Ownership of the bank and its reserves became important when a Conservative government decided to 'privatise' the bank and convert it into a shareholder-owned profit-maximising bank just like the commercial banks.

A 1973 report had stated that if the banks are to be considered as mutual organisations without shareholders the depositors are entitled to the full value of the bank. (TSB 03}

The TSBs were freed from competitive restrictions in 1976 {TSB 05}. The 1981 TSB Act in turn states that the TSB can accept deposits, accumulate the produce and

return the deposits and produce to the depositors after deducting any necessary expenses of management, but without deriving any benefit from the deposits or produce. {TSB 01}

The TSBs serve the community. Trustees are meant to ensure the TSBs are run for the benefit of their depositors and of the community, their assets being looked after by Trustees on behalf of the depositors.

But then the UK government decided to 'privatise' the TSBs, to sell them off, stating in the 1984 White Paper:

The TSBs do not belong to the Government. Nor do they belong to the trustees, to their employees or to their depositors. {TSB 05}

So the government is proceeding to sell the TSBs although it considers that they do not belong to the government, on the basis that the TSBs and their assets belong to nobody, that no one owns the bank.
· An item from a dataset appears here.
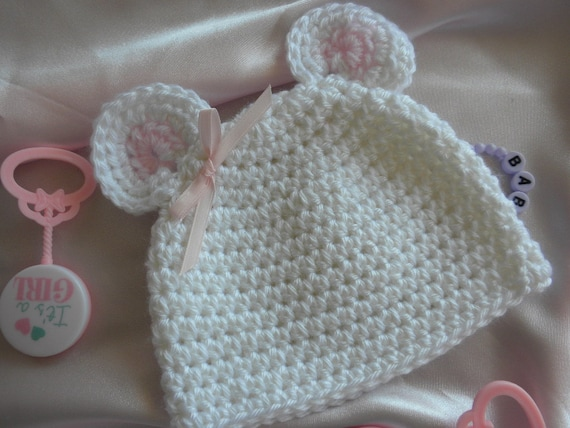White Crocheted Mouse Hat, Crocheted Baby Hat, Baby Girl Mouse Hat, Baby  Hat with Ears, Photo Prop Baby Hat, Newborn Baby Beanie with Ears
The TSB's assets were to be transferred to a public limited company before flotation {TSB 01}. This is how Andrew Murray commented in the Financial Times:

As it considers that the TSB belongs to no one, the government apparently intends to appropriate the assets by Act of Parliament, fix the price, make the sale and return the payment with the goods. In other words, the existing assets would be a free gift to the purchasers of the shares. {TSB 06}

The 1985 Act then took away the powers of the depositors. The bank is to be run first and foremost for its shareholders. {TSB 01}

It did not seem to make sense to depositors and the matter was fought out in the courts in Scotland, then in England and Wales, and finally decided in the highest UK court, the House of Lords.

Their reasoning was interesting, their arguments appeared almost unreal, the conclusion was unexpected.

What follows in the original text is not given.